The Airweave backend is organized into domain-driven modules:

backend/airweave/
├── platform/              # Source connectors & sync engine
│   ├── sources/           # External API integrations
│   ├── entities/          # Data schemas
│   ├── configs/           # Auth & config schemas
│   ├── sync/              # Sync orchestration
│   │   ├── orchestrator.py      # Main sync coordinator
│   │   ├── entity_pipeline.py   # Entity processing pipeline
│   │   ├── processors/          # Chunk, embed, dispatch
│   │   └── handlers/            # Destination writers
│   ├── destinations/      # Vector store adapters (Qdrant, Vespa)
│   ├── temporal/          # Workflow & activity definitions
│   └── storage/           # File storage (ARF format)
│
├── domains/               # Business logic domains
│   ├── source_connections/  # Connection management
│   ├── sync/                # Sync lifecycle
│   ├── search/              # Search orchestration
│   └── webhooks/            # Event publishing
│
├── adapters/              # Infrastructure adapters
│   ├── temporal/          # Temporal Cloud/OSS client
│   ├── storage/           # Azure Blob, S3, local filesystem
│   ├── webhooks/          # Svix integration
│   └── event_bus/         # In-memory event bus
│
├── api/                   # REST API endpoints
│   └── v1/endpoints/      # FastAPI routes
│
├── core/                  # Cross-cutting concerns
│   ├── config.py          # Settings management
│   ├── logging.py         # Structured logging
│   └── protocols/         # Interface definitions
│
├── models/                # Database models (SQLAlchemy)
├── schemas/               # API schemas (Pydantic)
└── crud/                  # Database operations

Airweave is undergoing an architectural refactor to improve testability and modularity. The domains/ and adapters/ structure follows the new design, while some legacy code remains in core/. See backend/airweave/architecture-refactor.md for details.

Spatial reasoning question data
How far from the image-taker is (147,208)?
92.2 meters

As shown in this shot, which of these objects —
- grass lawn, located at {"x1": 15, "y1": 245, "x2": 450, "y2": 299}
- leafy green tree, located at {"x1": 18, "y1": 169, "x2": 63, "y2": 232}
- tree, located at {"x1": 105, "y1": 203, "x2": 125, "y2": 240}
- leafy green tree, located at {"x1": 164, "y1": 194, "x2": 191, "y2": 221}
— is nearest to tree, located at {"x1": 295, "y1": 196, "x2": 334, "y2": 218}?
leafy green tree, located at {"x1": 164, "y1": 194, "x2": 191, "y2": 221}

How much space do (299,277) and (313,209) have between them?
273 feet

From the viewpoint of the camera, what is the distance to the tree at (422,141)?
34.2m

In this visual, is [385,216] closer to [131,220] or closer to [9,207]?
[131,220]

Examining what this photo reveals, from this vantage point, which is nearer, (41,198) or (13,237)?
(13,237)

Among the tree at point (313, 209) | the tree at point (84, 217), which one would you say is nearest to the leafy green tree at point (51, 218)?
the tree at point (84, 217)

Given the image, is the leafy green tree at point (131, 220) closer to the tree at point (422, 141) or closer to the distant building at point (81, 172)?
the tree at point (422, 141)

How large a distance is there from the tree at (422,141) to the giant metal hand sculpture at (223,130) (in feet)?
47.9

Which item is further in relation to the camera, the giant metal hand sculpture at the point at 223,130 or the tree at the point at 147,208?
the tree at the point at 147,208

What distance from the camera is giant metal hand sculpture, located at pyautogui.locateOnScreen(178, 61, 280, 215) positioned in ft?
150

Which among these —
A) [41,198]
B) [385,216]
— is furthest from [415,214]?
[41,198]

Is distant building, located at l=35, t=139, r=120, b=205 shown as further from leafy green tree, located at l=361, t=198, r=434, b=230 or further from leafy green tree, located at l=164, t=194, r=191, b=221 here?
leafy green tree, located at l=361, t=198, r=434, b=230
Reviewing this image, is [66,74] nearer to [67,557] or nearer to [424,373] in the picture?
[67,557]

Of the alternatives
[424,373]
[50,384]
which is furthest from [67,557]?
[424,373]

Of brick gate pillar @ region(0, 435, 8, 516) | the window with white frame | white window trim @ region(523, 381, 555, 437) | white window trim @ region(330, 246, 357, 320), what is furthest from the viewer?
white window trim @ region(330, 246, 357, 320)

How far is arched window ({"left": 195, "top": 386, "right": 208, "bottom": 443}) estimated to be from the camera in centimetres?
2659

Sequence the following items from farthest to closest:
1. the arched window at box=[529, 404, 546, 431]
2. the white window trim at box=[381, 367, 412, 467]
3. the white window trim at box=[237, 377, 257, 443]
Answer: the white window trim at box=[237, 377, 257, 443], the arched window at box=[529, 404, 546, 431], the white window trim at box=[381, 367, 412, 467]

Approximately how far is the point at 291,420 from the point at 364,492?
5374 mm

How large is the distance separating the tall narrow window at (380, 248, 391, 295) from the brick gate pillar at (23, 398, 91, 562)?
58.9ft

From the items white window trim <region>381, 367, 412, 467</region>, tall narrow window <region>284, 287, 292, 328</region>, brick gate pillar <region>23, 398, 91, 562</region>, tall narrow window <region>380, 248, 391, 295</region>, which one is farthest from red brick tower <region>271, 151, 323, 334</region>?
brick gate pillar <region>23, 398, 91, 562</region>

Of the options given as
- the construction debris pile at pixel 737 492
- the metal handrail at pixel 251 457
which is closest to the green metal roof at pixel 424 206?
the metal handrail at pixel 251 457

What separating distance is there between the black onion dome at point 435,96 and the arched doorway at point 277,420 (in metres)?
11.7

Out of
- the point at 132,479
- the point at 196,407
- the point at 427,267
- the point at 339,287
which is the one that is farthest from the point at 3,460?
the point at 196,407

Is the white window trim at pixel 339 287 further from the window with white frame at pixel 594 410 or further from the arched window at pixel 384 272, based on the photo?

**DESCRIPTION OF THE TASK:** In the Airweave backend layout, which two vector stores do the destination adapters cover?

**FULL ANSWER:** Qdrant and Vespa.